For this exercise, repeat exactly the lines below starting at the line holding "猫耳のツートンカラー ＆ いたずらな笑顔0（個別スタンプ：25）" and ending at the line holding "Coton Colors Best", both included, with no extra lines and no pictures.

[INPUT MATERIAL — start]

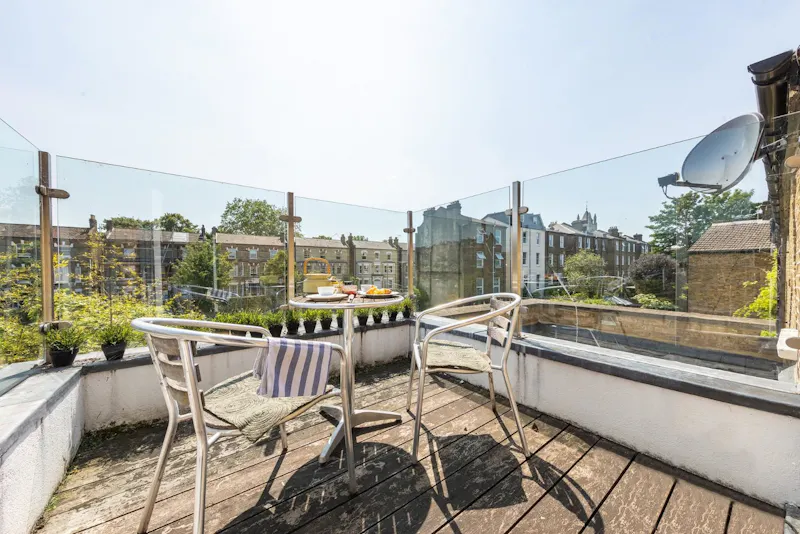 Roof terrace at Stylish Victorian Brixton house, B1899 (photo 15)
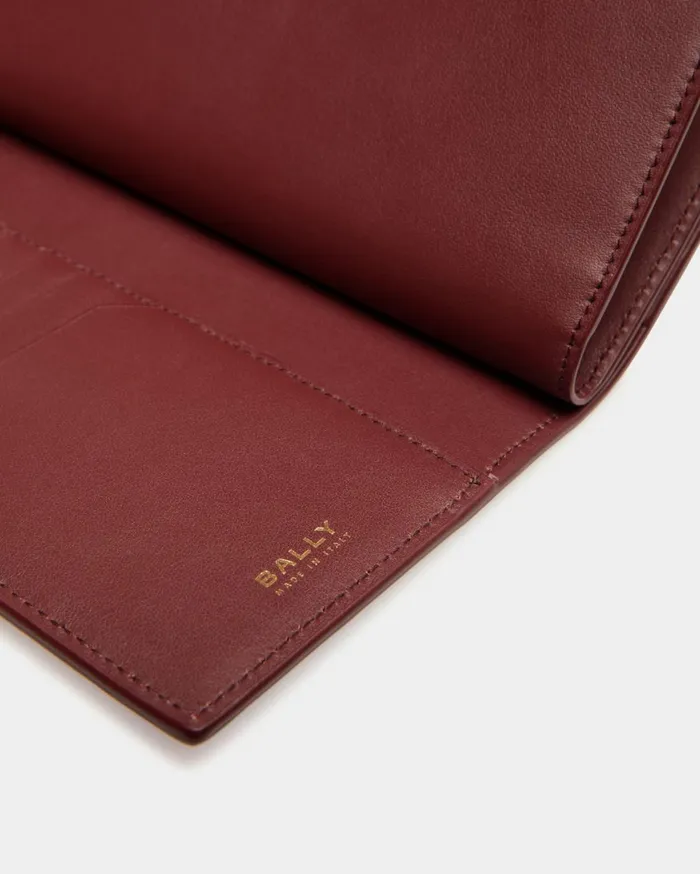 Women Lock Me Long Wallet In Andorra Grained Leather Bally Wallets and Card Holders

[INPUT MATERIAL — finish]
[INPUT MATERIAL — start]

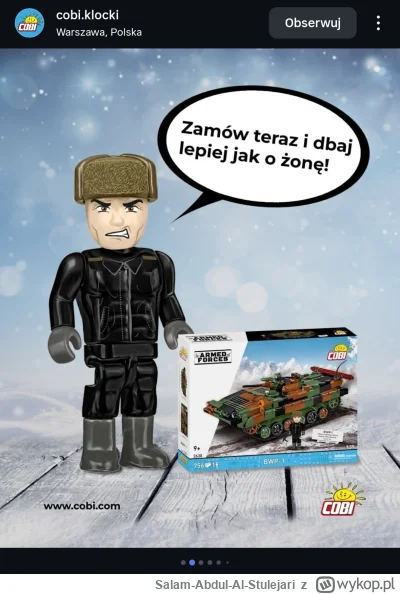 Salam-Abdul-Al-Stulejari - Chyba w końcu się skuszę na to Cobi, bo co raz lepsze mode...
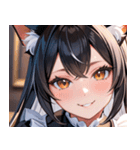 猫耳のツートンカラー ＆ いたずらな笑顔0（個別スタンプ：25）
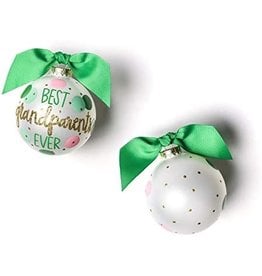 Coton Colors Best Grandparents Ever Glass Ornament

[INPUT MATERIAL — finish]
[INPUT MATERIAL — start]

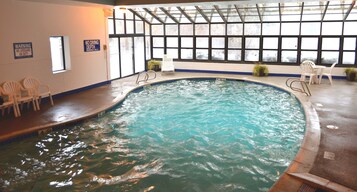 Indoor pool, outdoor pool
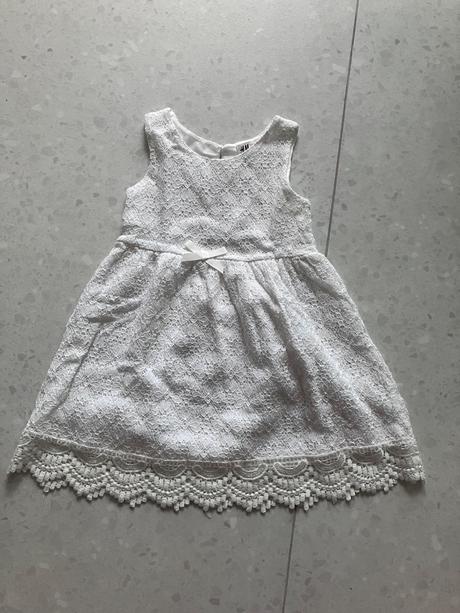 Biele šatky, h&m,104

[INPUT MATERIAL — finish]

■ **RESPONSE AREA**
 猫耳のツートンカラー ＆ いたずらな笑顔0（個別スタンプ：25）
 Coton Colors Best Grandparents Ever Glass Ornament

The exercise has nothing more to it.